Some studies suggest that larger firms are figuring out how to comply with GDPR, further consolidating the market and weakening SMEs’ ability to compete. However, even as some sites figure out how to navigate GDPR, the series of consent requirements has measurably worsened the consumer experience. A report of 5,000 websites in the EU documented an overall traffic reduction of 15 percent. Clicks on emails and advertising banners also reduced by 29 percent and 28 percent respectively. Overall, GDPR has significantly weakened the ability of SMEs to operate in the content provider space and has consolidated traffic to less enjoyable web experiences where consumers are consistently less likely to interact. It has also reduced the effectiveness of advertising, resulting in less user interaction.

And has GDPR made any data safer? Probably not. Some data suggests that there are fewer cookies overall on the web, but notes that firms have found other ways to identify users which may not be as secure. The Annual Data Breach report shows that there was a 68 percent increase in data breaches in 2021 in the EU. While GDPR may have slightly reduced the practice of cookie usage, it is not clear that GDPR has even achieved its main objective of increasing user privacy.

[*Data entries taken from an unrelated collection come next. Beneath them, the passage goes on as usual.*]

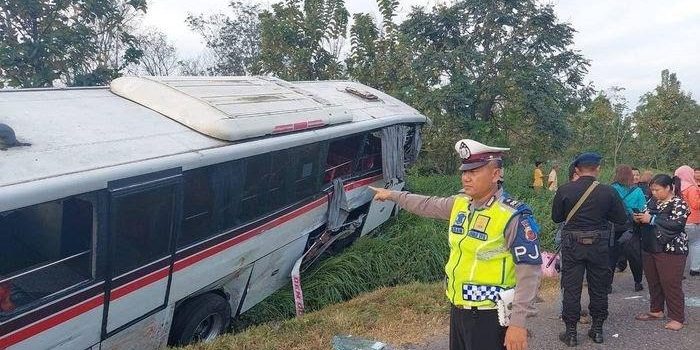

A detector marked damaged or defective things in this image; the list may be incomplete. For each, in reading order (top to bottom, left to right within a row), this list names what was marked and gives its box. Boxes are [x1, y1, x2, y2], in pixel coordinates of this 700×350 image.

damaged bus body [0, 77, 430, 350]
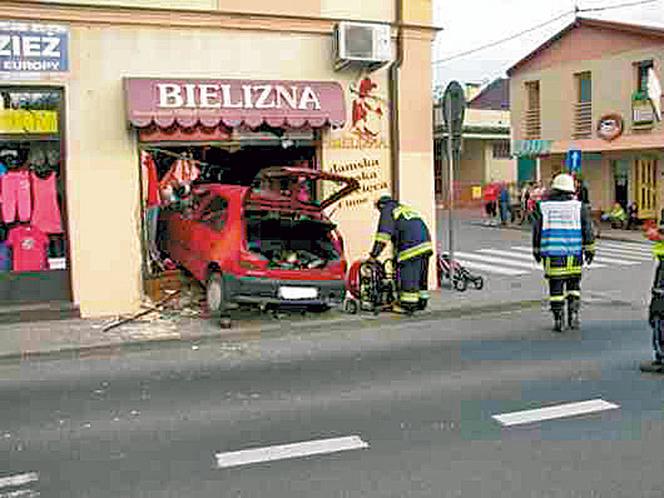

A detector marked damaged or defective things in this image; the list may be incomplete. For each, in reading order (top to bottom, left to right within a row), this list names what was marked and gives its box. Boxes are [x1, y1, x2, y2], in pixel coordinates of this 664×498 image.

damaged building facade [1, 0, 440, 318]
red crashed car [161, 168, 358, 316]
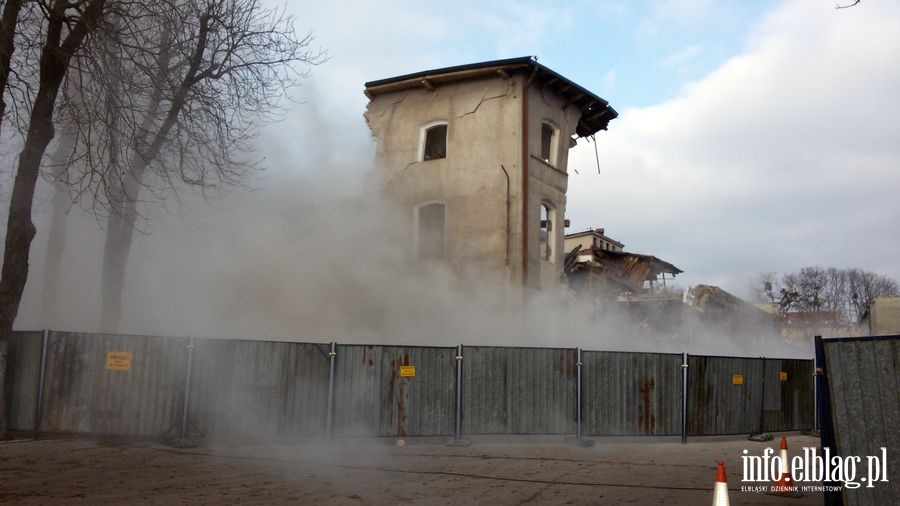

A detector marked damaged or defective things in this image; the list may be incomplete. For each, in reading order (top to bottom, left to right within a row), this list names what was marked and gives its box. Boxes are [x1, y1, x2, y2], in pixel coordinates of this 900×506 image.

damaged building facade [362, 56, 616, 288]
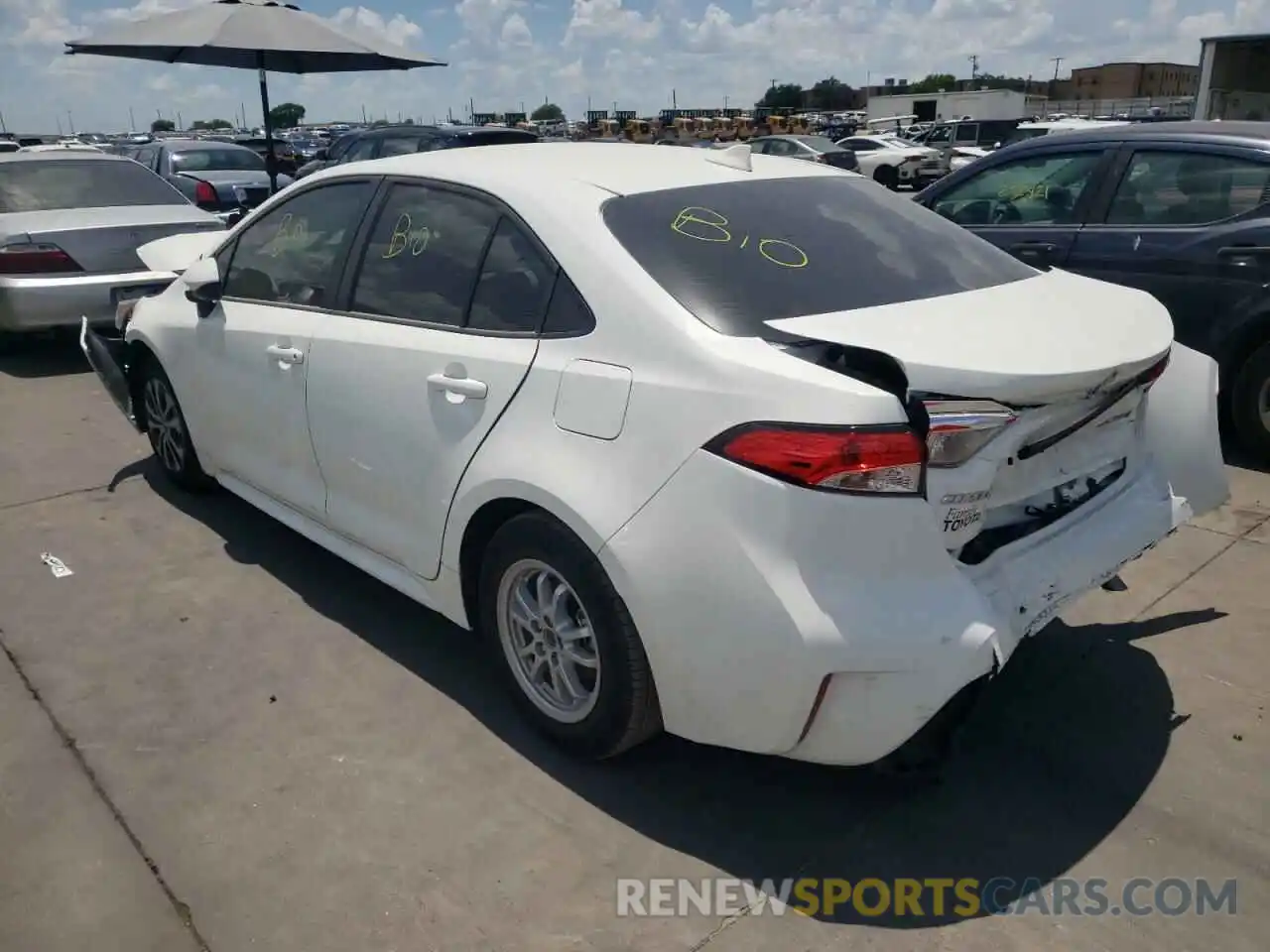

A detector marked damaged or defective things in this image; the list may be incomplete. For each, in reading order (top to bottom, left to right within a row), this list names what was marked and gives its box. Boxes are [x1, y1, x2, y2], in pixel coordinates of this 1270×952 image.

detached trunk lid [0, 203, 223, 274]
damaged rear bumper [79, 315, 140, 432]
detached trunk lid [762, 266, 1175, 403]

Advancements in technology offer promising solutions for age verification and enhanced data privacy without unduly burdening businesses. Technologies like blockchain, biometric information, artificial intelligence, and secure identification systems may represent more economically efficient and technologically effective solutions to the problem of internet privacy than rigid mandates like the GDPR.

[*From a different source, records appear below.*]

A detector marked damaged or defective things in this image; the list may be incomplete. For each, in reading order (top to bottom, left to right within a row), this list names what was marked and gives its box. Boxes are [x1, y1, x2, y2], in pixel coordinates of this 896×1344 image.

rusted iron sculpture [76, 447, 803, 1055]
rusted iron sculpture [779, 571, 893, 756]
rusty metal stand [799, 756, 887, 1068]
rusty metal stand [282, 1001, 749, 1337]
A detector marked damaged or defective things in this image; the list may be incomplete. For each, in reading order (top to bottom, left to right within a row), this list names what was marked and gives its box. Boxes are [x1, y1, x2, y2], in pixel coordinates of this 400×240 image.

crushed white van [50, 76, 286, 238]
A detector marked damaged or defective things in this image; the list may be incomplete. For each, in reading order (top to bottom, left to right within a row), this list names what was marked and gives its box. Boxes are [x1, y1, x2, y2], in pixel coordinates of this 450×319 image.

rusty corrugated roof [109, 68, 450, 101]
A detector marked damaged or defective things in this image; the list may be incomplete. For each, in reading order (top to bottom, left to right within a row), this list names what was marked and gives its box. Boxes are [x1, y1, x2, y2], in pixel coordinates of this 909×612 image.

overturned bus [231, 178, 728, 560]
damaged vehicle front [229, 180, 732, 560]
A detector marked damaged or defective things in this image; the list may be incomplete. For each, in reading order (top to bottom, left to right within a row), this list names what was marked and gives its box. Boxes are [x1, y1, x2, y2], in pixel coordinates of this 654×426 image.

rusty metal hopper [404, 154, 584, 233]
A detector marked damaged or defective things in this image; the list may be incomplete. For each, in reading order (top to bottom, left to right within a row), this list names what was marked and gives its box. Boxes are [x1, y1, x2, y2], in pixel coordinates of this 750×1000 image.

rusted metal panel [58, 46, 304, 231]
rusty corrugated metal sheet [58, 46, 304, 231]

Restrictive data privacy regulations can impede innovation by limiting access to data and hindering its seamless flow across organizations and sectors. Startups and emerging businesses heavily rely on data access to develop new products and services. Overly burdensome privacy regulations may disproportionately affect their ability to compete with established market players. For those websites that did survive, the user experience has measurably worsened and traffic is down overall.

Striking a balance that protects individuals’ privacy while fostering an environment conducive to innovation is crucial for nurturing a vibrant, competitive marketplace. US policymakers implementing data privacy laws should consider the negative economic impact that overly burdensome frameworks like GDPR could induce. Allowing the market and technology to create a more efficient solution may avoid these consequences. Other policy options like increasing user education and transparency about how data is used may increase privacy in the short run more than a usage law.